(Beginning of Study text)
The patient had attended a family party where several close relations had commented on his pasty appearance and expanding waistline. As a result, he started a three-week detox diet, which consisted almost exclusively of fruit, vegetables, fruit juice and water.
While his was an extreme case, it is by no means isolated, says Collins. She sees dozens of people with detox side effects ranging from bowel problems to chronic dehydration and potassium depletion as a result of their attempts to detox. More seriously, dizziness, respiratory problems, sometimes even potentially fatal water toxicity, are symptoms of hyponatraemia, when sodium levels and other body salts, or electrolytes, in the blood are too dilute, often as a result of consuming more water and less salty foods sometimes in conjunction with increased activity.
“There is this fixation with the notion that we can detoxify the body through what we eat and drink, but the whole idea has no scientific basis and anything that promises to help you to detox is a rip-off,” Collins says. “Sticking to a detox regimen for a day or two won’t be harmful for most people, although neither will it have any effect on their long-term health. But when detox plans promote longer periods of severe dietary restriction, which many do, they can cause problems.”
The detox theory is that too much of the wrong sorts of food, a polluted environment, and unhealthy habits such as drinking and smoking contribute to a build-up of poisonous substances in the body, which eventually buckles under the strain. The signs of this strain include headaches, body aches, chronic fatigue, allergies, chronic digestive problems, muscle aches, autism, schizophrenia, even drug reactions and Gulf War syndrome fatigue. The substances commonly considered poisonous include caffeine, alcohol, drugs, cigarette smoke, exhaust fumes, high protein diets, organophosphate fertilisers, paint fumes, saturated fat, steroid hormones, and the list goes on.
(End of Study text)
# Action item:
Carry on the passage about detox diets, picking up after its final sentence.
(Beginning of Record set)
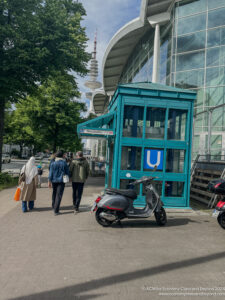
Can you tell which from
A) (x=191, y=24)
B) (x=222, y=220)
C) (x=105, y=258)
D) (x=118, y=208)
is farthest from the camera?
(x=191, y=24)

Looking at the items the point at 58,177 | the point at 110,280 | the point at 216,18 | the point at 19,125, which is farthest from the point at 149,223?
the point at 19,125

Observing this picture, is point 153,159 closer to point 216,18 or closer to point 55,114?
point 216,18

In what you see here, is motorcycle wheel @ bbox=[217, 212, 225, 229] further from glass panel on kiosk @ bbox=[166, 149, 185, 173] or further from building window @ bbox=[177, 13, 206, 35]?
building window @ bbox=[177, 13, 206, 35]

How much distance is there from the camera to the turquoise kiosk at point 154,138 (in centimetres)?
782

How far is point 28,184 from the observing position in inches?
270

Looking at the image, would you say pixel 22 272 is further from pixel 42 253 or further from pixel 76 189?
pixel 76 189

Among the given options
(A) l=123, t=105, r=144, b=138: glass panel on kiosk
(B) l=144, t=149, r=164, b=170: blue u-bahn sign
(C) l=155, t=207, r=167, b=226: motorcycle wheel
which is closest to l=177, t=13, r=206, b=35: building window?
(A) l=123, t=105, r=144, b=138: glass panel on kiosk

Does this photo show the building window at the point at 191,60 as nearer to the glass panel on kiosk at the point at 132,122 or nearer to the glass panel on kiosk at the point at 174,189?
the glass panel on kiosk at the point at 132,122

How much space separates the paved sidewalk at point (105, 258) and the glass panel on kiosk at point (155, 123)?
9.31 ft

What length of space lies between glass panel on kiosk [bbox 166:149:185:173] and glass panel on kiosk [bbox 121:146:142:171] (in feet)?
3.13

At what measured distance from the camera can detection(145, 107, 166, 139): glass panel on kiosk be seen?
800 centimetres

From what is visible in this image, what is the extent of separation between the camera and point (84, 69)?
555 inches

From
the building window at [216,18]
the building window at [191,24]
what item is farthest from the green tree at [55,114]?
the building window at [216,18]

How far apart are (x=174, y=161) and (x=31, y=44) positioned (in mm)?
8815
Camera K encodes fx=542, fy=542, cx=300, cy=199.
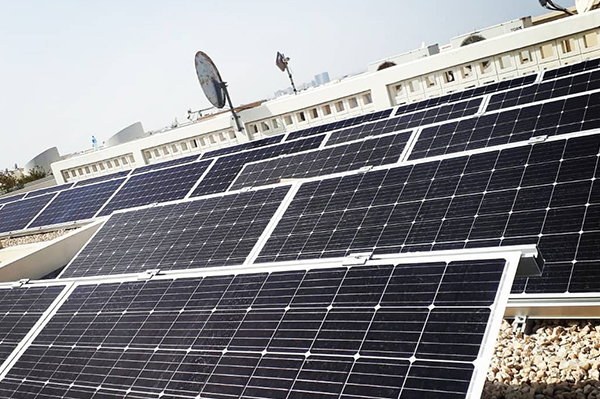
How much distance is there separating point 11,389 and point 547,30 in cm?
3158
(End of Record set)
(Beginning of Record set)
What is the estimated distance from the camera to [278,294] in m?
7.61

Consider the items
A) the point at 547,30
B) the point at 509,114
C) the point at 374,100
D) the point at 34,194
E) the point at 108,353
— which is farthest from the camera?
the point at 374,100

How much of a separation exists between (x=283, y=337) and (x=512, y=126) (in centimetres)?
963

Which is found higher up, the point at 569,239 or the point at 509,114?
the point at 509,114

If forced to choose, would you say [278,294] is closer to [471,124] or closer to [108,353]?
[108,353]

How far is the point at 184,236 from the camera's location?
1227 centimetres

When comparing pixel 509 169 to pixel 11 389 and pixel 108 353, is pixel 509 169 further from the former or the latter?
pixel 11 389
(End of Record set)
(Beginning of Record set)
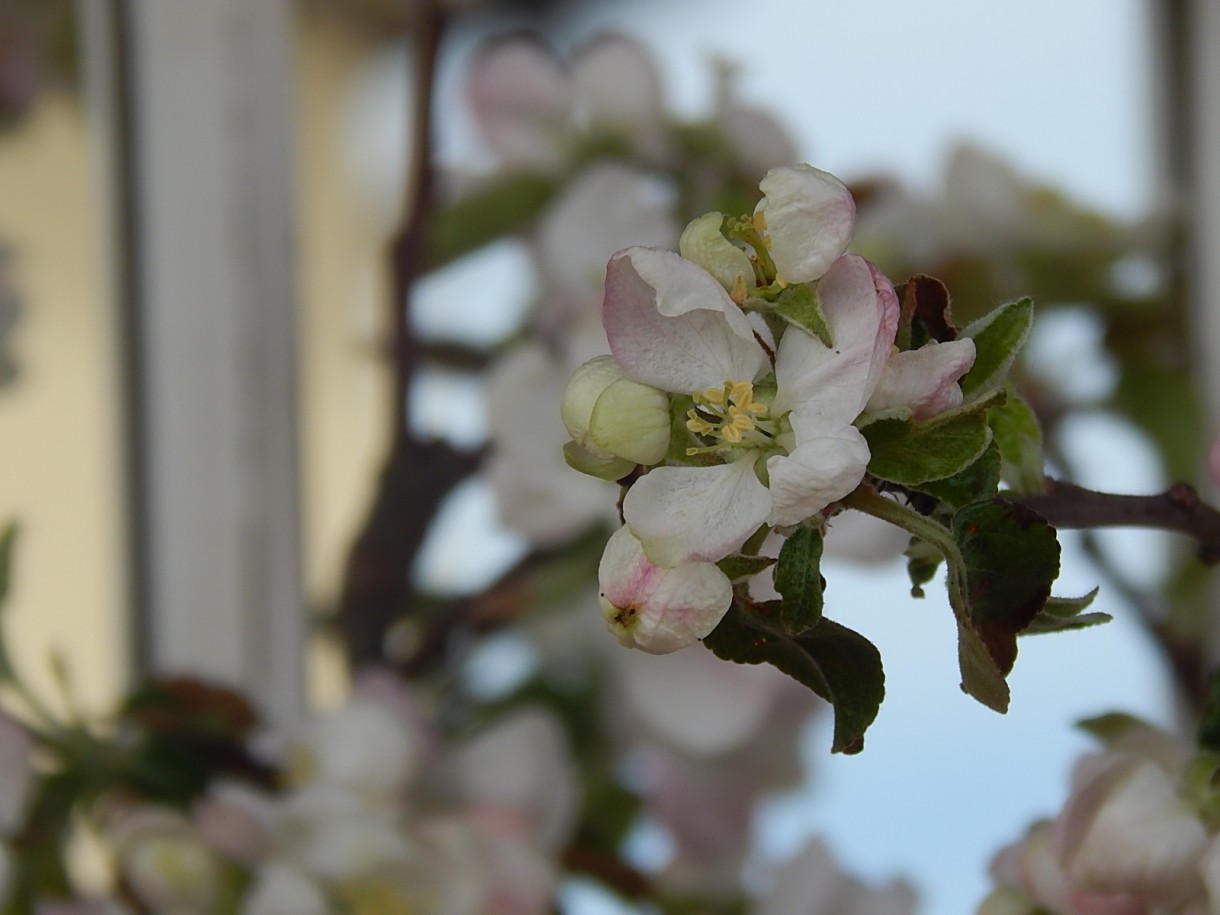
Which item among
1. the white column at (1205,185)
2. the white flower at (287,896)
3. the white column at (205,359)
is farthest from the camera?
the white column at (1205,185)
(End of Record set)
# Your response:
According to the detox theory, by sticking only to foods that are considered pure and unadulterated, and by avoiding anything that might strain the internal organs, you will purge yourself of poisons and undo the damage wreaked on your health.
The avoidance of food, or fasting, is not new, and has been practised for religious reasons for centuries with the idea that, at certain times, it is beneficial to concentrate more on keeping faith and less on the concerns of everyday life such as eating and drinking. But detoxing usually differs from religious fasting in duration, or in the stipulations about what cannot be consumed. Prolonged spiritual fasts, such as the month-long Ramadan fast practised by Muslims, do allow food to be consumed at certain times; others, such as the Jewish Yom Kippur, restrict the practice to 24 hours. Most detox programmes advocate 48 hours to seven days of a strict dietary regimen. Some suggest sticking it out for longer; the latest hit with the Hollywood set is a 21-day programme devised by the nutritional therapists John Woods and Richard DeAndrea .
If detox plans vary in length, their content is pretty similar. Typically, they prescribe drinking two litres or more of water a day along with dandelion coffee and herb teas. Most also recommend half a pint of fruit or vegetable juice — carrot or apple are favourites because of their “digestive-boosting” properties — and some allow unlimited consumption of raw fruit and vegetables considered beneficial for detoxification purposes, such as fresh apricots, citrus fruits and mango or peppers, watercress and bean sprouts. Meat, fish, dairy, processed foods are definite detox no-nos.
So, does detoxing fulfil its promise? “No, it’s rubbish,” says Professor Tom Sanders, of the department of nutrition at Kings College London.